Les meilleures B.O. des pires films (4/10) : The Sicilian de David Mansfield
« Les cinéphiles mélomanes le savent mieux que tout le monde : l’avantage des pires nanars, c’est qu’ils peuvent, parfois, offrir paradoxalement des compositions d’un souffle et d’une force inversement proportionnels à leur crasse médiocrité artistique. Sheppard a sélectionné 10 B.O. du genre dont la beauté fait d’autant plus amèrement regretter la pauvreté des films qu’elles accompagnent. Deux semaines durant, du lundi au vendredi, Sheppard rendra ainsi un vibrant hommage à l’un de ces trésors discographiques, à redécouvrir séance tenante à défaut de réhabiliter les purges correspondantes. Bonne lecture et bonne écoute ! »
The Sicilian de David Mansfield
En 1987, Michael Cimino était un réalisateur sans casserole. En quatre films, le gars avait réussi à marquer le cinéma d’une empreinte indélébile. Pensez que quand on aligne The Deer Hunter, Heaven’s Gate et Year of the Dragon, fatalement on est en droit de se dire que le prochain va être du même tonneau. Il faut dire qu’à l’époque, le nom même de Christophe Lambert n’était pas encore automatiquement associé à un nanar d’outre espace. C’était les années 80 quoi, on était complètement insouciant et naïf.
« Taile Don Massino maye annsseur iz no » ou « Tell Don Masino, my answer is no » dans le texte. Voilà tout ce dont je me souviens de The Sicilian, ou plutôt de ce fou rire monstrueux que je me suis tapé avec mon frangin en écoutant le pitoyable Lambert sortir cette réplique avec le plus grand sérieux du monde. Ce regard intense et tout colère, et ce formidable accent franchouille doublé d’un ton complètement à côté de la plaque, avaient finalement réussi à transformer un ennui profond en un immense éclat de rire. Instant nanar chéri qui nous permit d’assister à la fin de cette catastrophe cinématographique avec le sourire aux lèvres, complètement déconnectés du final tragique de Salvatore Giuliano. Inutile de vous dire que cette réplique est devenue une super private joke et rien qu’en y repensant, j’en rigole encore.
Quelques semaines plus tard, je tombe sur la B.O. de David Mansfield. La curiosité l’emportant sur le rire initial de revoir la tronche de Christophe Lambert, les cheveux gominés dans son manteau marron, je pose délicatement le disque dans le bouzin et là, bonheur ! En quelques notes, Mansfield avait réussi à balayer le souvenir pitoyable de The Sicilian et à lui redonner le souffle et la puissance que ce film aurait dû avoir.

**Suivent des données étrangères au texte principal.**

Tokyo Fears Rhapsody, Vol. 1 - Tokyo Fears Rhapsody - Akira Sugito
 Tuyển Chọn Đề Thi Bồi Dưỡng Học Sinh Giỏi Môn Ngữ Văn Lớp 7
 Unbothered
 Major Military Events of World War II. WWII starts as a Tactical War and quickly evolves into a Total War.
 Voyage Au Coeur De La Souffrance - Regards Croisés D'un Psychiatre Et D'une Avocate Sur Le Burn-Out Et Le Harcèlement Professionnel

Un morceau en particulier est resté collé à mon oreille pendant presque toute l’année, On The Stairs (c’est le 5ème je crois), un bijou de simplicité et d’émotion en moins de 2 minutes. Là où Michael Cimino était resté coincé dans une réalisation molle et une plastique surannée, David Mansfield lui s’était totalement imprégné du roman de Mario Puzzo pour livrer une fresque musicale grandiose et totalement libre de l’influence évidente de Nino Rota (The Godfather).

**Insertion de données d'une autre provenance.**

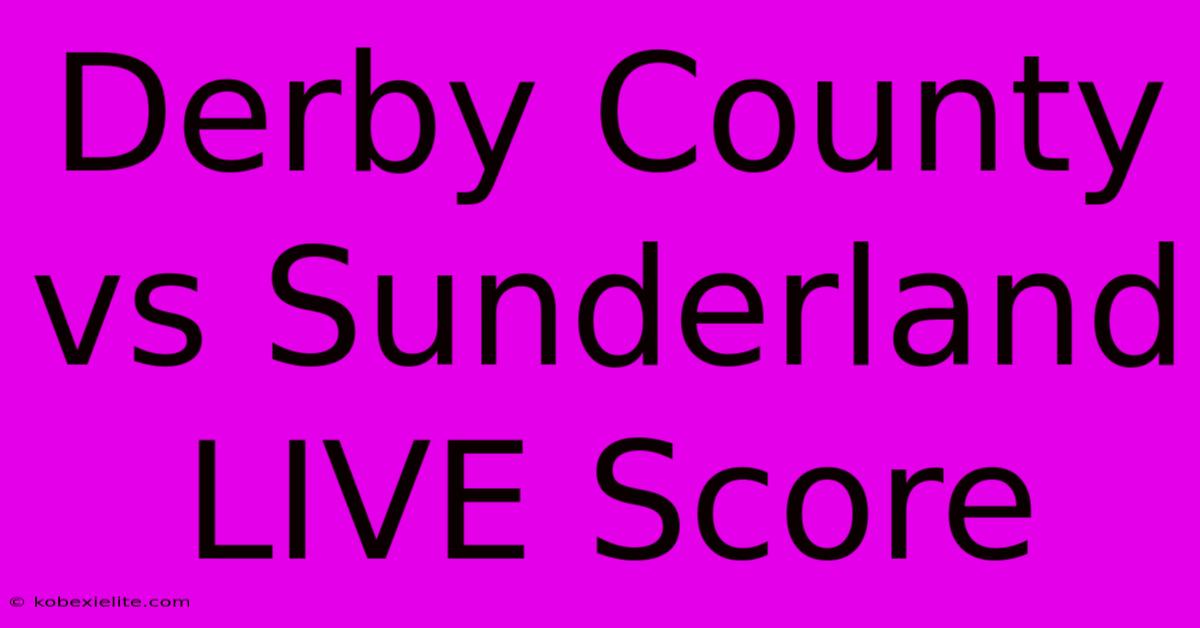 Derby County Vs Sunderland LIVE Score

En à peine 7 ans de carrière et 4 bandes originales (dont Heaven’s Gate et The Year of the Dragon), David Mansfield venait de laisser son réalisateur fétiche sur le carreau. Mais son envolée ne sera que de courte durée, car la chute de Cimino entraînera aussi un peu la sienne. Celui qui aurait pu avoir, qui aurait dû avoir la carrière d’un grand, ne revint jamais sur le devant de la scène. Il arrive parfois que certaines musiques ne survivent pas à leur film, et ce malgré toute leur qualité. Celle de The Sicilian est malheureusement un peu tombée dans l’oubli.